Content starts

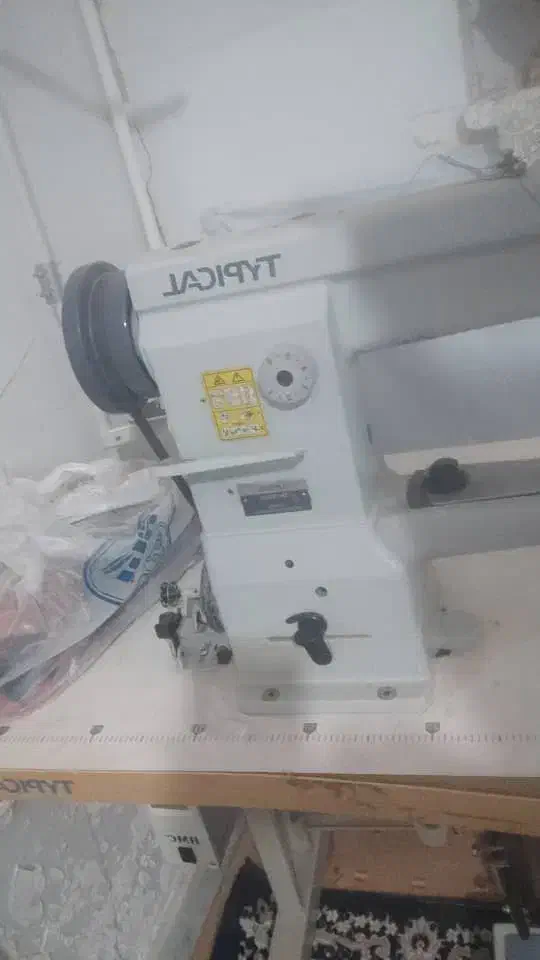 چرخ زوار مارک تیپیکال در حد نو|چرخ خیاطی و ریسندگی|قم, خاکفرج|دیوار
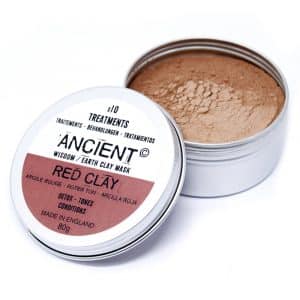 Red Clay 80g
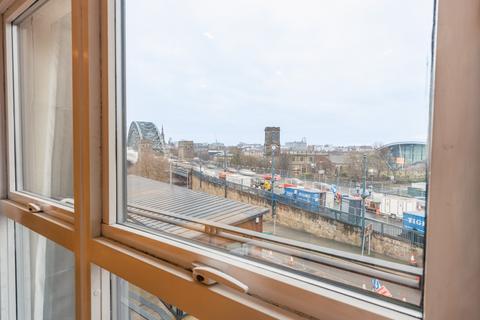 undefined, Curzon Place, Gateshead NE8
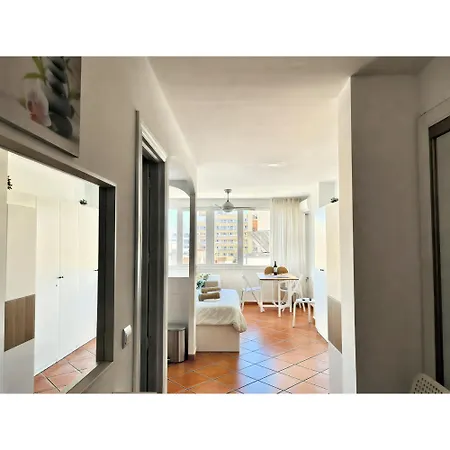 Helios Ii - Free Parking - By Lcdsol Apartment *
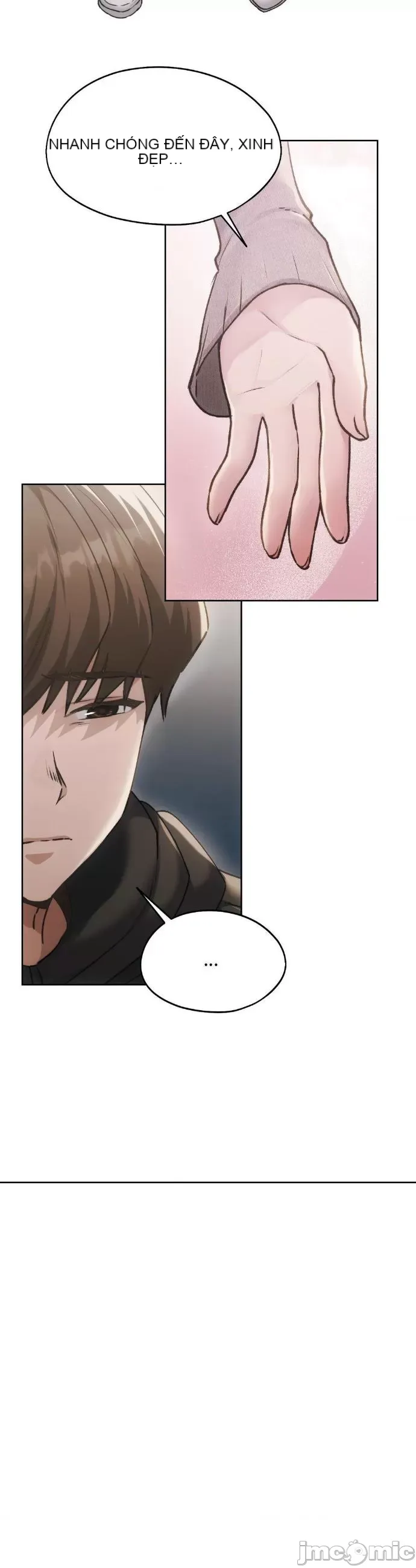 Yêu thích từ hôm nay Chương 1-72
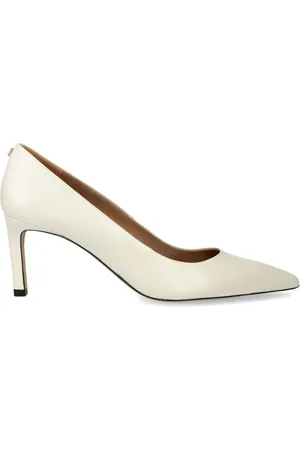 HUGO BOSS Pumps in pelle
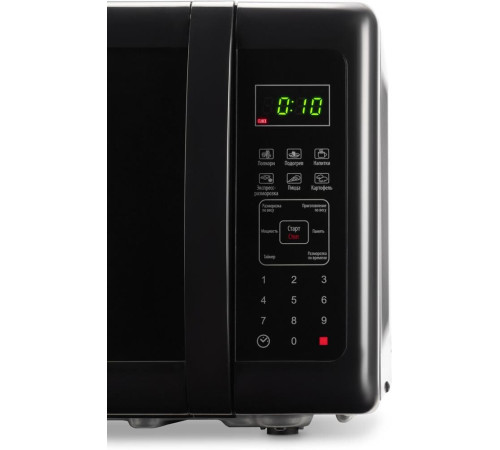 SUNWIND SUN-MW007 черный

Content ends
Content starts

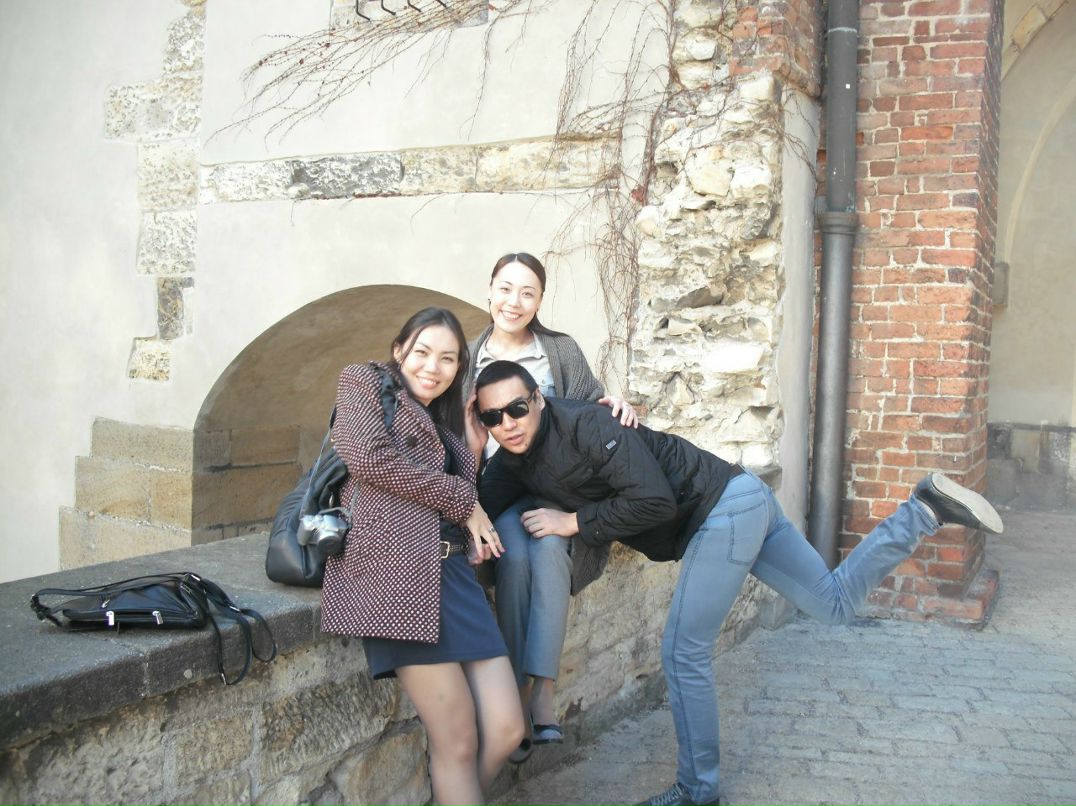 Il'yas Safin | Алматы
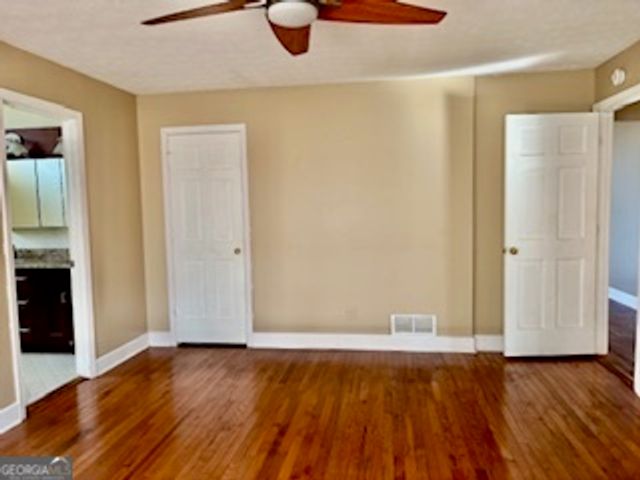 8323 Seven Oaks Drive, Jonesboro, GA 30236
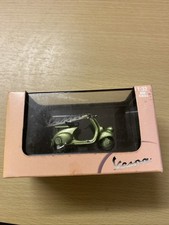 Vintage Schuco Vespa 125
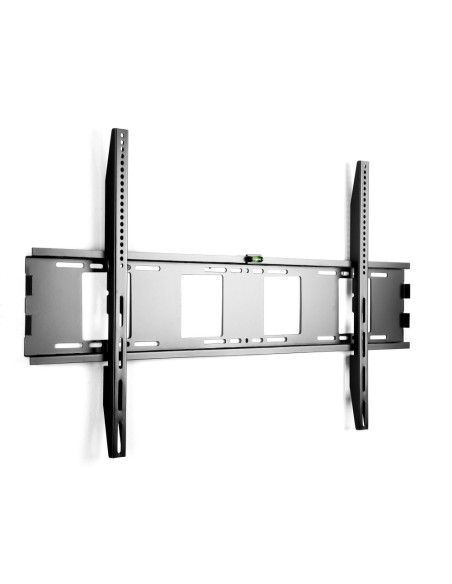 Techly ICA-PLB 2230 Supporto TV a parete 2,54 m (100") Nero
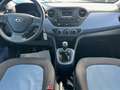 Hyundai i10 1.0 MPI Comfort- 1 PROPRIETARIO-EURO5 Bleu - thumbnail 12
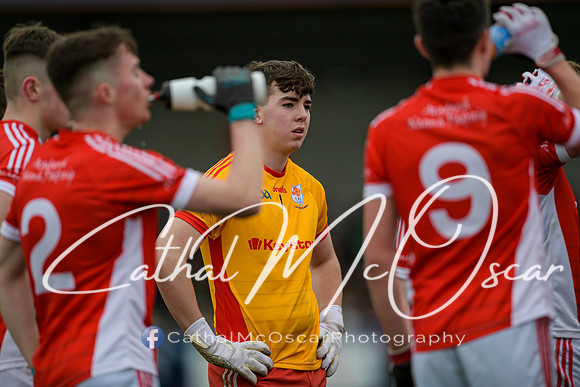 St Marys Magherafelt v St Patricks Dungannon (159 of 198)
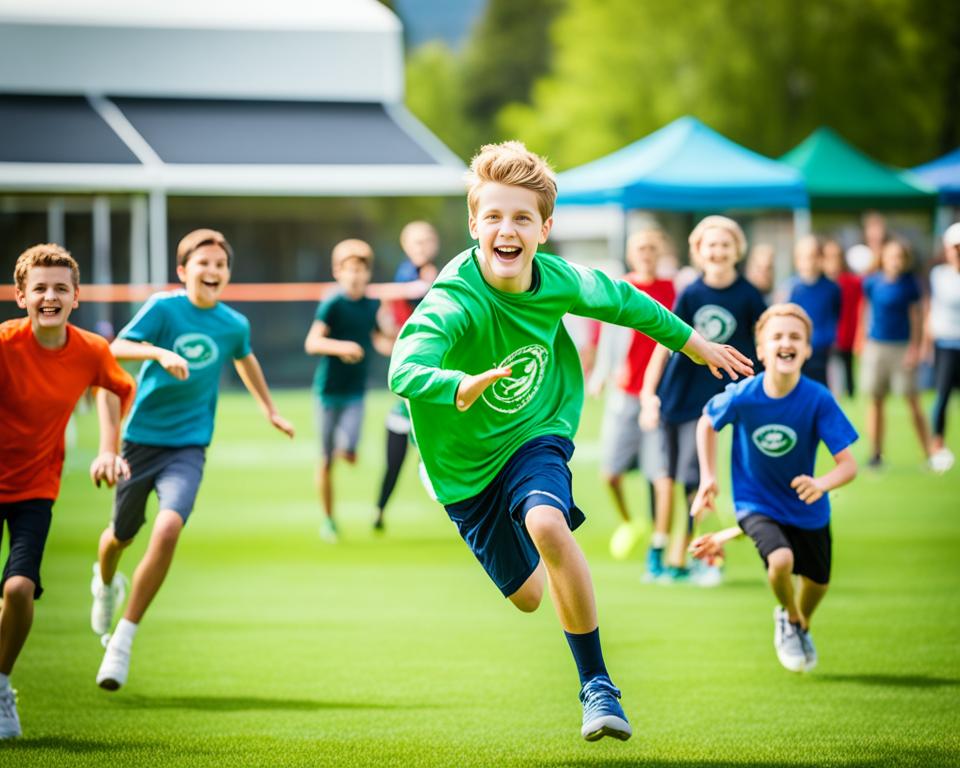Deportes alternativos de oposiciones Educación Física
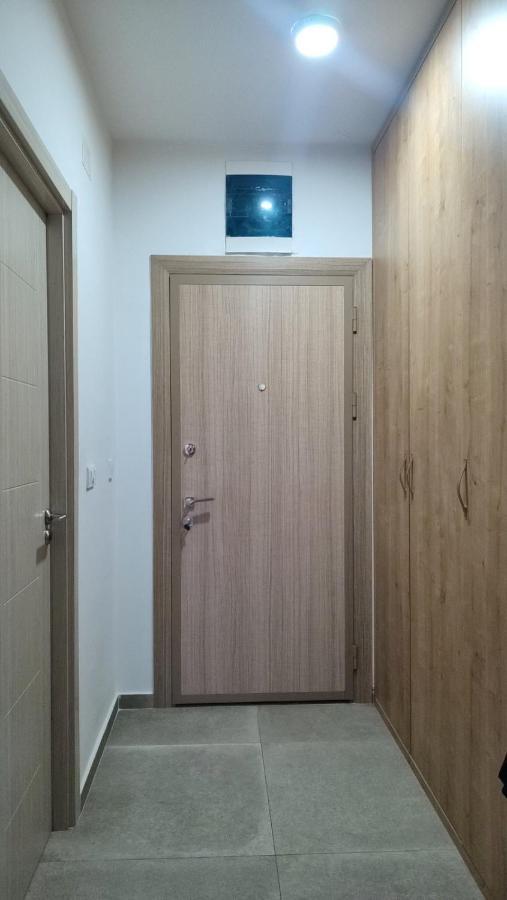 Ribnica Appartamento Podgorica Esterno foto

Content ends

In the listing above, find the line with "Deportes alternativos de" and the line with "Ribnica Appartamento Podgorica Esterno foto". Output both, plus every line between them, and no pictures.

▶ SOLVED PROBLEM:
Deportes alternativos de oposiciones Educación Física
 Ribnica Appartamento Podgorica Esterno foto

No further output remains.